The world we live in is more complex and nuanced than that of our prehistoric ancestors. Our brains, being geared to notice patterns, can sometimes pull out patterns that are illogical or over-simplified. These patterns are what we unconsciously use throughout our daily lives - and could just be what led you to make that bad hire.
I've highlight the 3 most common cognitive biases below. The bad news; you probably do all of these. The good news; so does everyone else! The best thing you can do is understand what is going through your head and work out if it’s a good gut feeling, or a bad one:
Have you ever come across someone who reminds you of a good friend, or possibly someone who reminds you of yourself when you were their age? Often we will meet these people throughout our lives and treat them in the same way we would treat that friend or our younger self; this is called the doppelganger effect.
This might occur because of how someone looks, their accent and mannerisms or possibly because of a career path they have followed. We naturally want to side with people who are doppelgangers of ourselves or our friends and will also assume they hold similar values. The problems is that the similarities you see may only be shallow, without the same experience or values to back them up. Many people have hired a youngster who reminds them of themselves, only to find out they want very different things out of life.
You’ll probably notice this easily - it’s the one that makes you want to throw the rest of the interview questions out of the window because you know this person gets it without having to even ask the rest of the questions. My advice is to keep asking those questions - the likelihood is they will have a different approach to things than you might think at first glance.

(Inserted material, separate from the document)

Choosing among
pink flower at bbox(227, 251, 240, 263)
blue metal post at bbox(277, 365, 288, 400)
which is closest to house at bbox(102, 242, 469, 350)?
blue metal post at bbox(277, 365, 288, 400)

Fundamental Attribution Error
If you read the sports section at the back of the paper you’ll probably be familiar with the stories about the latest manager or player getting hauled over the coals for the loss of a game. If you think about it logically there’s probably more to it than just one person’s actions but we like to have a convincing story with a hero or a villain. If the article went into how the players’ relationships were going, the weather on the day or how many fans were cheering them it wouldn’t be as compelling to read about. This oversimplification of a number of complex factors to create a more compelling story is a great example of Fundamental Attribution Error.
At interviews it is easy to get drawn in by a great story about how successful the launch of some initiative was, or what percentage increase in revenue was gained because of someone’s actions. The reality of these situations are more complex than most care to explain. If you think about times when you have taken similar actions, but in different companies, and count the number of times the outcome has been the same you’ll see how a convincing story might not be the whole picture.
A good way to avoid this error taking hold at interview is to look out for people who are the self appointed hero of a story that might be more complex than they are letting on. A bit of insightful questioning at these times can uncover someone who recognises the factors involved and works with them, or someone who is missing a few pages of the story.
If you give a thousand monkeys some money to invest on the stock market, by the law of averages (amongst other factors) you could expect to come back in a week and find that half of them had lost their money and half had made more. Come back a few months later and you might find one monkey who is now a millionaire. In the papers, the monkey would be hailed an investment guru. In reality, our millionaire monkey was doing the same as the other monkeys (and is most definitely not an investment guru).
Often we will look at the outcome of someone’s successful actions and assume that the actions that came before are what caused the success. Similar to fundamental attribution error above, people may not see the possibility that something was a success because of a number of factors... maybe even despite the person’s actions! Google is hailed as a great company because of their open and creative culture, but how many companies with an equally open and creative culture have gone bust? We could probably learn as many lessons from those failed companies as we could from a success like Google.
At interview it’s good to hear success stories from our applicants - I wouldn’t be too keen on someone who didn’t have any. That being said, it’s better to assess people’s actions and their thought process to see how they work through situations, rather than assuming that their actions were good purely because of a successful outcome.